C- If the work is done by the piecework and requires a period of more than two weeks, the employee shall receive a payment each week commensurate with the completed portion of the work. The balance of the wage shall be paid in full during the week following delivery of the work.

D- In other cases, the wages shall be paid to the worker at least once a week.

  • No provisions included in the Law, deeming the restructure or the financial conditions of the establishment itself to be among the cases, in which the contract is terminated, unless the contract is terminated in accordance with any of the other cases mentioned in Article (74) of the Saudi Labor Law, or is terminated by either party under Articles (80) and (81), as the case may be.
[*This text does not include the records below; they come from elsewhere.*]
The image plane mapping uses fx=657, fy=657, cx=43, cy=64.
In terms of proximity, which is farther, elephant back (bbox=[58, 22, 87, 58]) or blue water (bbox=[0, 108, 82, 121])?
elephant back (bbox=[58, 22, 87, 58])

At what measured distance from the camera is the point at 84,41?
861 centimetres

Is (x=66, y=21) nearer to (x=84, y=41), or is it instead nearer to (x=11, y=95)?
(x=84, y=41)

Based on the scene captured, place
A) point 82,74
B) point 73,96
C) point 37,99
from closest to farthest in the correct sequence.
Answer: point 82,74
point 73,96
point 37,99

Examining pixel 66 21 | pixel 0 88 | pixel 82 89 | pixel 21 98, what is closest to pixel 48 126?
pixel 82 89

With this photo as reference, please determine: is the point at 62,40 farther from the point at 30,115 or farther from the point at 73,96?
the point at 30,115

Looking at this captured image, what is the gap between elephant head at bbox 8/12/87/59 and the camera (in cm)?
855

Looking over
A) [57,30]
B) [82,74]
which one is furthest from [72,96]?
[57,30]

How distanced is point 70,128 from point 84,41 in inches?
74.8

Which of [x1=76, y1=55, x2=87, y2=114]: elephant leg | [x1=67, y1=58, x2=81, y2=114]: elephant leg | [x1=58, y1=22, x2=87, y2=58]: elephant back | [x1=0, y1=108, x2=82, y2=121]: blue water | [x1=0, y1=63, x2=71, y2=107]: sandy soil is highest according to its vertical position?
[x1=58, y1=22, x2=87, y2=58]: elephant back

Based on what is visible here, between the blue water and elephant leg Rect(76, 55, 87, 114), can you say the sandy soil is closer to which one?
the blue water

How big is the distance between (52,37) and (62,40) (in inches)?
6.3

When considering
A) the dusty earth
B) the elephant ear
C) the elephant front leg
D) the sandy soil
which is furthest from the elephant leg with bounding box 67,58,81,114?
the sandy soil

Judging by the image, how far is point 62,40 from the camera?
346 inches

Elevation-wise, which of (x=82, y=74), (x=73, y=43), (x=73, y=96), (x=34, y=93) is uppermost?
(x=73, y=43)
If the termination is not made in accordance with any of the above-mentioned articles, the party affected by termination shall be entitled to compensation for the termination of the contract for illegal reason.
  • In accordance with Article (77) of the Saudi Labor Law, stipulating that unless the contract includes specific compensation for the termination by either party for an invalid reason, the party affected by termination shall be entitled to compensation as follows:
  1. For non-fixed term contracts: an amount equivalent to fifteen-day wage for each year of the worker’s employment.
  2. For fixed-term contracts: the wage for the remainder of the contract term.
  3. The compensation referred to in paragraphs (1) and (2) of this Article shall not be less than the worker’s wage for two months. Furthermore, the worker is entitled to end of service reward in accordance with Article (84) and to a wage for the unused leaves in accordance with Article (111) of the Saudi Labor Law.

The fixed-term contract may be terminated in the following cases:

1- If both parties agree to terminate it, provided that the worker’s consent is in writing.
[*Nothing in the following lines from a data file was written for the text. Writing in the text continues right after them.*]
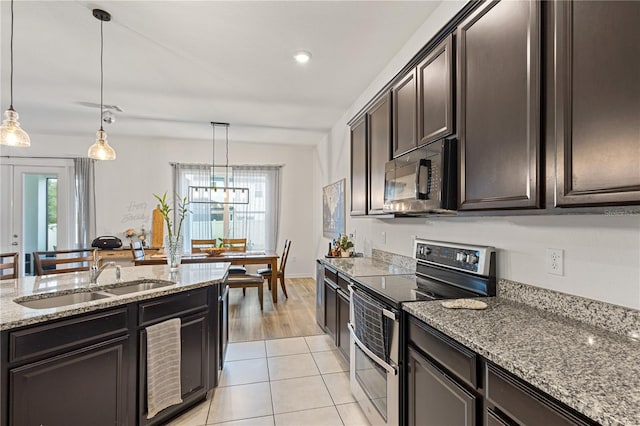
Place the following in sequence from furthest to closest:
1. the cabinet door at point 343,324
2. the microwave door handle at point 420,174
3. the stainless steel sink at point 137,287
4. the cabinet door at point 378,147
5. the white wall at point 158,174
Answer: the white wall at point 158,174
the cabinet door at point 343,324
the cabinet door at point 378,147
the stainless steel sink at point 137,287
the microwave door handle at point 420,174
2- If the term specified in the contract expires, without having the contract been explicitly renewed in accordance with the provisions of this Law, the contract shall remain valid until the expiry of its term.
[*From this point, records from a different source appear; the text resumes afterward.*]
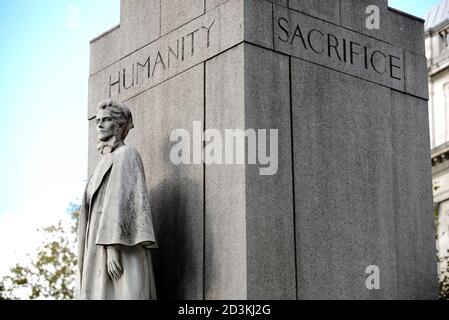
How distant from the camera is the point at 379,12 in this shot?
60.2 ft

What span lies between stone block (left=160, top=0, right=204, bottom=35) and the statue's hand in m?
3.82

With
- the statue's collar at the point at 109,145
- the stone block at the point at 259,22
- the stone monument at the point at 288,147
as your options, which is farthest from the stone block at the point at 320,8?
the statue's collar at the point at 109,145

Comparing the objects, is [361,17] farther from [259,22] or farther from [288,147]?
[288,147]

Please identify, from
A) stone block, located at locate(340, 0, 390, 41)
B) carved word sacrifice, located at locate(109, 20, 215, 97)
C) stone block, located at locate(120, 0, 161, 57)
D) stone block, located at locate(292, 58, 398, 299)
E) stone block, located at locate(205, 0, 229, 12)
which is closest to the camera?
stone block, located at locate(292, 58, 398, 299)

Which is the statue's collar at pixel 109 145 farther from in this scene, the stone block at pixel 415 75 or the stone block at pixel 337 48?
the stone block at pixel 415 75

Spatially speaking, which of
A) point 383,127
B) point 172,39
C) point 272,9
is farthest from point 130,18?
point 383,127

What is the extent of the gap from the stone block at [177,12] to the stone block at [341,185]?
5.73 ft

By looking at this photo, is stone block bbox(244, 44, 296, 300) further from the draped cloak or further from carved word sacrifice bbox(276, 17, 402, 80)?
the draped cloak

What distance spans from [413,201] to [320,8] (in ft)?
10.1

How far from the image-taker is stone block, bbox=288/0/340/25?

4- When the worker reaches the age of retirement.

5-Force majeure.

6- Permanent closure of the firm.

7- Termination of the line of business for which the worker is employed, unless agreed otherwise.

8-Any other case provided for by any other law.

If the termination is not made in accordance with any of the above-mentioned Articles, the termination is deemed invalid. Therefore, the party affected by termination shall be entitled to compensation for the termination of the fixed- term contract before its expiry for illegal reason.

Pursuant to Article (51) of the Labor Law: The employment contract shall be executed in duplicate, one copy to be retained by each party. However, a contract shall be deemed to exist even if not written. In this case, the worker alone may establish the contract and his entitlements arising therefrom by all methods of proof. Either party may, at any time, require to write the contract. As for workers of the government and public corporations, the appointment decision or order issued by the competent authority shall serve as the contract.

  1. A fixed-term employment contract shall be terminated upon expiration of its term. If both parties continue to implement it, the contract shall be deemed to have been renewed for a non-fixed period of time, subject to the provisions of Article 37 of this Law for non-Saudi workers.
  2. If a fixed-term contract contains a clause providing for its renewal for a similar term or a specified term, the contract shall be renewed for the agreed upon period. If the contract is renewed for three consecutive terms, or if the original contract term and the renewal period amount to four years, whichever is less, and the parties continue to implement it, the contract shall become a non-fixed term contract.